Долгие годы на сценическую композицию Кандинского «Желтый звук» композиторы сочиняли музыку. Однако именно музыка Альберта Шнитке покорила мир. Идея синтеза нескольких видов искусства в одном произведении не случайна. Он высоко ценил «Прометея» А. Скрябина, «Картинки с выставки» М. Мусоргского. Он говорил, что в живописи есть музыка, ее надо услышать. Немного отойдя от темы, добавлю, что после безвременной кончины близкого друга Мусоргского художника и архитектора Виктора Гартмана состоялась выставка из 400 его работ. Выставка так потрясла композитора, что для каждой картины он сочинил цикл музыкальных произведений. В цикле из 11 фортепианных пьес нашли отражение картины с выставки. Позже французский композитор Морис Равель создал оркестровку цикла, которую и сегодня исполняют на симфонических концертах. В этом творении Мусоргского заложен глубокий смысл, это произведение о жизни и смерти. Цикл начинается картиной «Гном» и заканчивается картиной «Богатырские ворота».

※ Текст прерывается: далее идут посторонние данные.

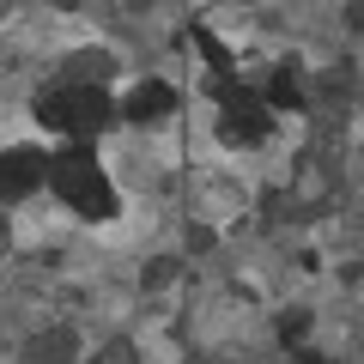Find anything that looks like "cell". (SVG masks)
<instances>
[{
    "label": "cell",
    "instance_id": "obj_1",
    "mask_svg": "<svg viewBox=\"0 0 364 364\" xmlns=\"http://www.w3.org/2000/svg\"><path fill=\"white\" fill-rule=\"evenodd\" d=\"M49 176H55V195H61L79 219H109V213H116L109 176H104V164H97V152H91L85 140L67 146V152L49 164Z\"/></svg>",
    "mask_w": 364,
    "mask_h": 364
},
{
    "label": "cell",
    "instance_id": "obj_2",
    "mask_svg": "<svg viewBox=\"0 0 364 364\" xmlns=\"http://www.w3.org/2000/svg\"><path fill=\"white\" fill-rule=\"evenodd\" d=\"M43 128L55 134H73V140H91V134L104 128L116 109H109V97L97 85H73V91H43V104H37Z\"/></svg>",
    "mask_w": 364,
    "mask_h": 364
},
{
    "label": "cell",
    "instance_id": "obj_3",
    "mask_svg": "<svg viewBox=\"0 0 364 364\" xmlns=\"http://www.w3.org/2000/svg\"><path fill=\"white\" fill-rule=\"evenodd\" d=\"M49 176V158L37 146H13V152H0V200H25L43 188Z\"/></svg>",
    "mask_w": 364,
    "mask_h": 364
},
{
    "label": "cell",
    "instance_id": "obj_4",
    "mask_svg": "<svg viewBox=\"0 0 364 364\" xmlns=\"http://www.w3.org/2000/svg\"><path fill=\"white\" fill-rule=\"evenodd\" d=\"M170 104H176V97H170V85H164V79H140V85H134L128 97H122V116H128V122H158Z\"/></svg>",
    "mask_w": 364,
    "mask_h": 364
},
{
    "label": "cell",
    "instance_id": "obj_5",
    "mask_svg": "<svg viewBox=\"0 0 364 364\" xmlns=\"http://www.w3.org/2000/svg\"><path fill=\"white\" fill-rule=\"evenodd\" d=\"M267 97H273V104H279V109H298V104H304V97H298V79H291V73H273Z\"/></svg>",
    "mask_w": 364,
    "mask_h": 364
},
{
    "label": "cell",
    "instance_id": "obj_6",
    "mask_svg": "<svg viewBox=\"0 0 364 364\" xmlns=\"http://www.w3.org/2000/svg\"><path fill=\"white\" fill-rule=\"evenodd\" d=\"M61 6H73V0H61Z\"/></svg>",
    "mask_w": 364,
    "mask_h": 364
},
{
    "label": "cell",
    "instance_id": "obj_7",
    "mask_svg": "<svg viewBox=\"0 0 364 364\" xmlns=\"http://www.w3.org/2000/svg\"><path fill=\"white\" fill-rule=\"evenodd\" d=\"M304 364H316V358H304Z\"/></svg>",
    "mask_w": 364,
    "mask_h": 364
}]
</instances>
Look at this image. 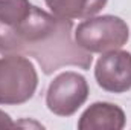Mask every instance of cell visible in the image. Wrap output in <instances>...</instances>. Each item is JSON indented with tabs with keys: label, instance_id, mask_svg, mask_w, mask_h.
<instances>
[{
	"label": "cell",
	"instance_id": "6",
	"mask_svg": "<svg viewBox=\"0 0 131 130\" xmlns=\"http://www.w3.org/2000/svg\"><path fill=\"white\" fill-rule=\"evenodd\" d=\"M124 124L125 115L117 106L96 103L82 113L78 127L81 130H121Z\"/></svg>",
	"mask_w": 131,
	"mask_h": 130
},
{
	"label": "cell",
	"instance_id": "1",
	"mask_svg": "<svg viewBox=\"0 0 131 130\" xmlns=\"http://www.w3.org/2000/svg\"><path fill=\"white\" fill-rule=\"evenodd\" d=\"M0 54L34 57L46 75L63 66L89 69L92 54L72 40V22L32 6L15 26L0 22Z\"/></svg>",
	"mask_w": 131,
	"mask_h": 130
},
{
	"label": "cell",
	"instance_id": "4",
	"mask_svg": "<svg viewBox=\"0 0 131 130\" xmlns=\"http://www.w3.org/2000/svg\"><path fill=\"white\" fill-rule=\"evenodd\" d=\"M87 97L89 86L85 78L76 72H64L50 83L46 104L55 115L70 116L84 104Z\"/></svg>",
	"mask_w": 131,
	"mask_h": 130
},
{
	"label": "cell",
	"instance_id": "3",
	"mask_svg": "<svg viewBox=\"0 0 131 130\" xmlns=\"http://www.w3.org/2000/svg\"><path fill=\"white\" fill-rule=\"evenodd\" d=\"M127 23L114 15L85 20L76 28V43L87 52H107L122 48L128 40Z\"/></svg>",
	"mask_w": 131,
	"mask_h": 130
},
{
	"label": "cell",
	"instance_id": "8",
	"mask_svg": "<svg viewBox=\"0 0 131 130\" xmlns=\"http://www.w3.org/2000/svg\"><path fill=\"white\" fill-rule=\"evenodd\" d=\"M31 8L29 0H0V22L15 26L26 18Z\"/></svg>",
	"mask_w": 131,
	"mask_h": 130
},
{
	"label": "cell",
	"instance_id": "2",
	"mask_svg": "<svg viewBox=\"0 0 131 130\" xmlns=\"http://www.w3.org/2000/svg\"><path fill=\"white\" fill-rule=\"evenodd\" d=\"M38 77L34 64L23 55L0 58V104H21L37 90Z\"/></svg>",
	"mask_w": 131,
	"mask_h": 130
},
{
	"label": "cell",
	"instance_id": "9",
	"mask_svg": "<svg viewBox=\"0 0 131 130\" xmlns=\"http://www.w3.org/2000/svg\"><path fill=\"white\" fill-rule=\"evenodd\" d=\"M17 126H18V124L12 123L11 118H9L5 112L0 110V129H14V127H17Z\"/></svg>",
	"mask_w": 131,
	"mask_h": 130
},
{
	"label": "cell",
	"instance_id": "5",
	"mask_svg": "<svg viewBox=\"0 0 131 130\" xmlns=\"http://www.w3.org/2000/svg\"><path fill=\"white\" fill-rule=\"evenodd\" d=\"M95 77L107 92L122 94L131 89V54L125 51H110L96 63Z\"/></svg>",
	"mask_w": 131,
	"mask_h": 130
},
{
	"label": "cell",
	"instance_id": "7",
	"mask_svg": "<svg viewBox=\"0 0 131 130\" xmlns=\"http://www.w3.org/2000/svg\"><path fill=\"white\" fill-rule=\"evenodd\" d=\"M107 0H46L50 11L60 18H87L105 6Z\"/></svg>",
	"mask_w": 131,
	"mask_h": 130
}]
</instances>
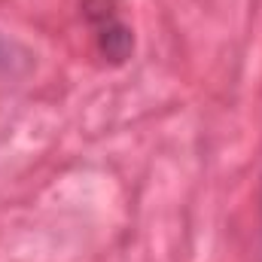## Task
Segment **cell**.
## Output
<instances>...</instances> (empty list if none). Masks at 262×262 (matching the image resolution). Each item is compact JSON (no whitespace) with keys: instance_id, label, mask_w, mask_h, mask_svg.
I'll use <instances>...</instances> for the list:
<instances>
[{"instance_id":"cell-1","label":"cell","mask_w":262,"mask_h":262,"mask_svg":"<svg viewBox=\"0 0 262 262\" xmlns=\"http://www.w3.org/2000/svg\"><path fill=\"white\" fill-rule=\"evenodd\" d=\"M82 12H85V21L98 40L101 55L110 58L113 64H122L134 52V34L122 21L113 0H82Z\"/></svg>"}]
</instances>
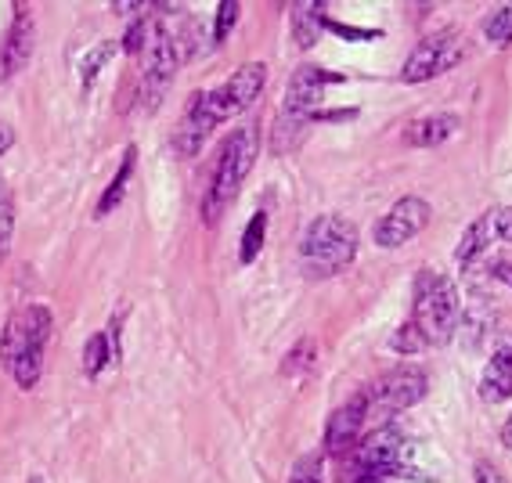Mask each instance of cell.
Returning <instances> with one entry per match:
<instances>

Вернемся к творчеству Кандинского. В своих картинах «Импровизация VII», «Композиция V», «Композиция VI», «Композиция VII» и другие он смог передать ритм и динамику фигуративными цветами. Арабский философ Аль Кинди говорил, что между отдельными цветами и мелодиями, с точки зрения вызываемых ими эмоций, существует известное соотношение.
По мнению некоторых искусствоведов, Кандинский не был синестетом. И все-таки не случайно, что краски, напоминающие хаотичный пейзаж, несут в себе глубокий смысл и цель. Картина «Композиция VII» – пик его творчества. Здесь, в основном, нашли отражение Библейские темы – судный день, райские сады. А на картине «Композиция VI», тема Всемирного потопа отражена в гармонии, пересечении геометрических линий, окружностей, цветов. Кандинский понимал, что цвета внутри различных геометрических фигур, линий могут создавать эмоции и настроения. Он настаивал, что геометрические формы желтого цвета причиняют боль глазу, как высокий звук трубы доставляет неудобство уху, в красном же много силы, страсти, энтузиазма. Он полагал, что оттенки фиолетового цвета соответствуют звучанию деревянных инструментов, а яркие цвета – медных. Ах, если бы простому зрителю удалось услышать музыку геометрических линий и цветов в его картинах.
Обратимся к мыслям видного теоретика, художника и педагога ХХ века швейцарца Иоганна Иттена: «Экспрессионисты Мунк, Кирхнер, Геккель, Нольде и художники группы «Синий всадник» (Кандинский, Марк, Макс, Клее) вновь пытались вернуть живописи ее психологическое и духовное содержание. Целью их творчества было желание выразить в цвете и форме свой внутренний духовный опыт. Кандинский начал писать беспредметные картины около 1908 года. Он утверждал, что каждый цвет обладает присущей ему духовно-выразительной ценностью, что позволяет передавать высшие эмоциональные переживания, не прибегая при этом к изображению реальных предметов. Интересно, что художники Кандинский, Марк Ротко, Адольф Вельфли, Франц Бюхлер и другие не давали название своим картинам. Например, что касается Марка Ротко, его отказ от придания смысла своим картинам путем придумывания глубокомысленных имен был сознательным. Он преследовал цель никоим образом не наталкивать зрителя на соображения об их содержании. Это довольно распространенная у абстракционистов стратегия…Картины Ротко – это не только холст и краски. Это его биография, его трагедия, его искания, пот и кровь, чувства и чувствительность, сомнения, терзания и боль, много боли». Ротко для своих картин придумывал такую формулировку: «Простое выражение сложной мысли». По этому поводу Кандинский говорил: «Возможно, было бы лучше, если бы вместо, «темно-зеленый» я писал, например, «Космические силы» или вместо «несколько кругов» – «круги бесконечности» … Вообще, я считаю названия необходимым злом, поскольку они также, как предмет, всегда ограничивают, вместо того чтобы расширять». Марсель Дюшан также поддерживал данную мысль: «Как только мы начинаем выражать свои мысли в форме слов и предложений, все искажается. Наш язык чертовски плох для этого, я пользуюсь им, потому что должен, но совершенно ему не доверяю. Мы никогда друг друга не понимаем».